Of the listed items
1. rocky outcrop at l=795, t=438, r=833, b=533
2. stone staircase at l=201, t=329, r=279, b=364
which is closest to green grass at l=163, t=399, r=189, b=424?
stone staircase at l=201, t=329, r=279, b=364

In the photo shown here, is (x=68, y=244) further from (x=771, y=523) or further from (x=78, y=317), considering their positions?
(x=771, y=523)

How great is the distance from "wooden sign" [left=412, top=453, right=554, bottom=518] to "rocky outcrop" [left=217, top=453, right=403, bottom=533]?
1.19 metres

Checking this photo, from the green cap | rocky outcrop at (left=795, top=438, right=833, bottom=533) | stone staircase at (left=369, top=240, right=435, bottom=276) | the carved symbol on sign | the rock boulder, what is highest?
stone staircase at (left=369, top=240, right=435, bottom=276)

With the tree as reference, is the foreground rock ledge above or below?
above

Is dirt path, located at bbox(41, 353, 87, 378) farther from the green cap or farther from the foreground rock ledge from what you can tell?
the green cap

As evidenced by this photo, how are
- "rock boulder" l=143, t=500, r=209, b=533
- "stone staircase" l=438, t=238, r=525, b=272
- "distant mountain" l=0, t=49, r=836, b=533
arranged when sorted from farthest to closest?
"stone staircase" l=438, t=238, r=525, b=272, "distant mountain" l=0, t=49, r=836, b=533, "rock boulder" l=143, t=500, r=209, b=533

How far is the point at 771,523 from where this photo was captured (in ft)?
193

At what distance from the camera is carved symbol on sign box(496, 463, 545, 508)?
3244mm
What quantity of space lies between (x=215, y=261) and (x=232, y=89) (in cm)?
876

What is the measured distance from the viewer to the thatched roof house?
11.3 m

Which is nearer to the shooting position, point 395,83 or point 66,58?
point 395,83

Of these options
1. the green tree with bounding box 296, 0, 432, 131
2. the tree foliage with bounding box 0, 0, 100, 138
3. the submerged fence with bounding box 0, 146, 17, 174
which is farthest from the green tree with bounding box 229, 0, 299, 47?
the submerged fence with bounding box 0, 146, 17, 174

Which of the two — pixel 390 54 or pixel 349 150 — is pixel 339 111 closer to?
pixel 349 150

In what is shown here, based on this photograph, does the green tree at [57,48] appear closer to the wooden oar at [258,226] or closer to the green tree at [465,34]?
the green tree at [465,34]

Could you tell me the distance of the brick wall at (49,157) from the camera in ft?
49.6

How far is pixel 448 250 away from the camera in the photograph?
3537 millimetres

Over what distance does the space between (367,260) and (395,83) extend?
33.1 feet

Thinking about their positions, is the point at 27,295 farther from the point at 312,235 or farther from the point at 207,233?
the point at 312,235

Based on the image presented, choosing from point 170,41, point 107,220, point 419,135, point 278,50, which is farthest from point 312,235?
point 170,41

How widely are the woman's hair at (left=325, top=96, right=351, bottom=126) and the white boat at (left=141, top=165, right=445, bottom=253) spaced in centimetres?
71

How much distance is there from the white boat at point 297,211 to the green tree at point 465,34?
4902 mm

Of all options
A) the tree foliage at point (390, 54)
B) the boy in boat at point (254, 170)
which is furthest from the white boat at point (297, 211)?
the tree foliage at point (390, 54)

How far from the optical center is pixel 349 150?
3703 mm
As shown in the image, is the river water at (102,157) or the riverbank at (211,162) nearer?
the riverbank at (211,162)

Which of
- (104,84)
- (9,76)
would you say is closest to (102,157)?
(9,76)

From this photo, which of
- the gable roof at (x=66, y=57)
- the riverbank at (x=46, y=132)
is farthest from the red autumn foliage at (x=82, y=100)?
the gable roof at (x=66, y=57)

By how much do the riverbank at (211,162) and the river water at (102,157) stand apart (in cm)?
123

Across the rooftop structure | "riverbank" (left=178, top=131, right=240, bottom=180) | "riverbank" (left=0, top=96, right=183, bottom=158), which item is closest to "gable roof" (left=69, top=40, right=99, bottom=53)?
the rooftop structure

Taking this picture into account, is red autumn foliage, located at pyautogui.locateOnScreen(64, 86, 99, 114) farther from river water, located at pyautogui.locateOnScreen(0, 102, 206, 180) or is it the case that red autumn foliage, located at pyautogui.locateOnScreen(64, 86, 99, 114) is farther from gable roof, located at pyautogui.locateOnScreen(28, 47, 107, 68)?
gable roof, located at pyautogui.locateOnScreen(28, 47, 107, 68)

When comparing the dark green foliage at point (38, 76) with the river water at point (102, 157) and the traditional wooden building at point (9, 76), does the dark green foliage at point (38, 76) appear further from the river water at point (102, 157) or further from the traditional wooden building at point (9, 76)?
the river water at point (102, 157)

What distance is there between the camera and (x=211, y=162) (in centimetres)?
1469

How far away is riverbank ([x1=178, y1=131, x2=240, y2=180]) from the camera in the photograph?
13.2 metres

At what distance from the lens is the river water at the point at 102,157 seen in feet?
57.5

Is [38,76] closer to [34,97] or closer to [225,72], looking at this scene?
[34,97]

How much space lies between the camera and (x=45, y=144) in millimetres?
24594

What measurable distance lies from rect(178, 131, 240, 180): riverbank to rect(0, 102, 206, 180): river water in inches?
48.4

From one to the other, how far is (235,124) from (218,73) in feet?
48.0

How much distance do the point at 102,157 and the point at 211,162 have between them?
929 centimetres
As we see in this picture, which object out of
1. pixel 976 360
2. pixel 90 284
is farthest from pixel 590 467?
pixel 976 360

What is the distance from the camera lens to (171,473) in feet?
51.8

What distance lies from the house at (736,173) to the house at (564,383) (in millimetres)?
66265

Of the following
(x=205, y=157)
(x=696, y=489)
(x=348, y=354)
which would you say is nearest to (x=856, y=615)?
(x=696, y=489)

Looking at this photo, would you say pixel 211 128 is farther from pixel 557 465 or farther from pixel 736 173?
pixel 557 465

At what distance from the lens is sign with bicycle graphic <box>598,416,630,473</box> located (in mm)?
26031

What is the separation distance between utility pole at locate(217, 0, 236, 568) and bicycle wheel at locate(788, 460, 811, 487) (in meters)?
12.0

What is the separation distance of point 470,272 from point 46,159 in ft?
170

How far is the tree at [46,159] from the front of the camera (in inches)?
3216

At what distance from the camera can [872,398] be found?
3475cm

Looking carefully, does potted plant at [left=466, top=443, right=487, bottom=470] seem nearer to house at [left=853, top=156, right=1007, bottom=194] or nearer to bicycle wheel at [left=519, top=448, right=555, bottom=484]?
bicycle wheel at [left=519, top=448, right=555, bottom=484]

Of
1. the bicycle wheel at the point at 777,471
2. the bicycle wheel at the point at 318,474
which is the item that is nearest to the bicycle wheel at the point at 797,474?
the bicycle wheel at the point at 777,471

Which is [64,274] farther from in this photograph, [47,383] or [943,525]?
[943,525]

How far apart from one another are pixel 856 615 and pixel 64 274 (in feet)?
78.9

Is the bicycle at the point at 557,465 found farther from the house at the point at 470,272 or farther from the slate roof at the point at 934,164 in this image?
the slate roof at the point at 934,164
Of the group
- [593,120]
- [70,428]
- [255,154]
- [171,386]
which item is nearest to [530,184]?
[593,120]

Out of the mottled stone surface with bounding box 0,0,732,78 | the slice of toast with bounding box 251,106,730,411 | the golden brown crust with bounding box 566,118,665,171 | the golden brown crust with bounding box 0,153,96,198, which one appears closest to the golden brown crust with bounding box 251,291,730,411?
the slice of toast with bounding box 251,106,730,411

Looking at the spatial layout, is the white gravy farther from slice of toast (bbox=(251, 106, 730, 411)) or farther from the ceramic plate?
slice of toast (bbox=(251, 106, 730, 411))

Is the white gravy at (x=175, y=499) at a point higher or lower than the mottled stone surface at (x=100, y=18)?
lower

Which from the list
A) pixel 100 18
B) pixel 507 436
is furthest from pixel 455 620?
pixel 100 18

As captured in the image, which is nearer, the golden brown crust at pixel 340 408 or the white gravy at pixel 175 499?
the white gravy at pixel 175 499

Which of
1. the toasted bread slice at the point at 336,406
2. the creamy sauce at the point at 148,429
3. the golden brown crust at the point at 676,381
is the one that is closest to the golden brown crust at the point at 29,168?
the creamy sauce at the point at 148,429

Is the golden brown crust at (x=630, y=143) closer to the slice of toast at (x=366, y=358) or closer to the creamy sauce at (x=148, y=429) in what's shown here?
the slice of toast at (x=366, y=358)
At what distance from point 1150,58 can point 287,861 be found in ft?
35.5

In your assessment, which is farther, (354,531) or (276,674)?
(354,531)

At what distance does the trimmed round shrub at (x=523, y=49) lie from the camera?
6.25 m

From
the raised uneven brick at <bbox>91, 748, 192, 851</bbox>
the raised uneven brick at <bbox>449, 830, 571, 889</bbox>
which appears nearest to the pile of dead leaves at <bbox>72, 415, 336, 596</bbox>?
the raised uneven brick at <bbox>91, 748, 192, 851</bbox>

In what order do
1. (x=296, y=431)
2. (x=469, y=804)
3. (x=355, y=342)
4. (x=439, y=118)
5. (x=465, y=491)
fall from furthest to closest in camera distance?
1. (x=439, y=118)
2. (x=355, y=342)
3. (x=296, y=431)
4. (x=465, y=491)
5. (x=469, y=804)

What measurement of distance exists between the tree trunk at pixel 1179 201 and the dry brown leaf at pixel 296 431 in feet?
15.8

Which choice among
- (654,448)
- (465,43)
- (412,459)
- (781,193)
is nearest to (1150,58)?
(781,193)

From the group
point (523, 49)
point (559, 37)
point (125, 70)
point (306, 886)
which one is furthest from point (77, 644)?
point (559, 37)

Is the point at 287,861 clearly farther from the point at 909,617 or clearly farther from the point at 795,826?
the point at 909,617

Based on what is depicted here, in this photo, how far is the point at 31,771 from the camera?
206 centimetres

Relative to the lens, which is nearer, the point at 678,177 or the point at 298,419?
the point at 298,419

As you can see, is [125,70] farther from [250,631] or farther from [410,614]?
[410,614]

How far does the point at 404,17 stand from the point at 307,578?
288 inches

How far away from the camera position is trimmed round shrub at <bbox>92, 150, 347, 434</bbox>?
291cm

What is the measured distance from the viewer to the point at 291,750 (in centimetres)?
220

Written task: Extract, verbatim, the lines from the one containing "In what order do" through the last line of the listing above.

Result:
In what order do
1. (x=296, y=431)
2. (x=469, y=804)
3. (x=355, y=342)
4. (x=439, y=118)
5. (x=465, y=491)
fall from furthest to closest in camera distance?
1. (x=439, y=118)
2. (x=355, y=342)
3. (x=296, y=431)
4. (x=465, y=491)
5. (x=469, y=804)

What measurement of distance exists between the tree trunk at pixel 1179 201 and the dry brown leaf at pixel 296 431 in feet?
15.8

Which choice among
- (654,448)
- (465,43)
- (412,459)
- (781,193)
is nearest to (1150,58)?
(781,193)

From the group
point (523, 49)
point (559, 37)
point (125, 70)
point (306, 886)
which one is furthest from point (77, 644)?
point (559, 37)

Is the point at 287,861 clearly farther from the point at 909,617 or clearly farther from the point at 795,826?
the point at 909,617

Based on what is depicted here, in this photo, how far is the point at 31,771 from the camera?
206 centimetres

Relative to the lens, which is nearer, the point at 678,177 or the point at 298,419?
the point at 298,419

As you can see, is [125,70] farther from [250,631] or farther from [410,614]?
[410,614]

How far does the point at 404,17 stand from the point at 307,578?
288 inches

How far away from the camera position is trimmed round shrub at <bbox>92, 150, 347, 434</bbox>?
291cm

What is the measured distance from the viewer to the point at 291,750 (in centimetres)?
220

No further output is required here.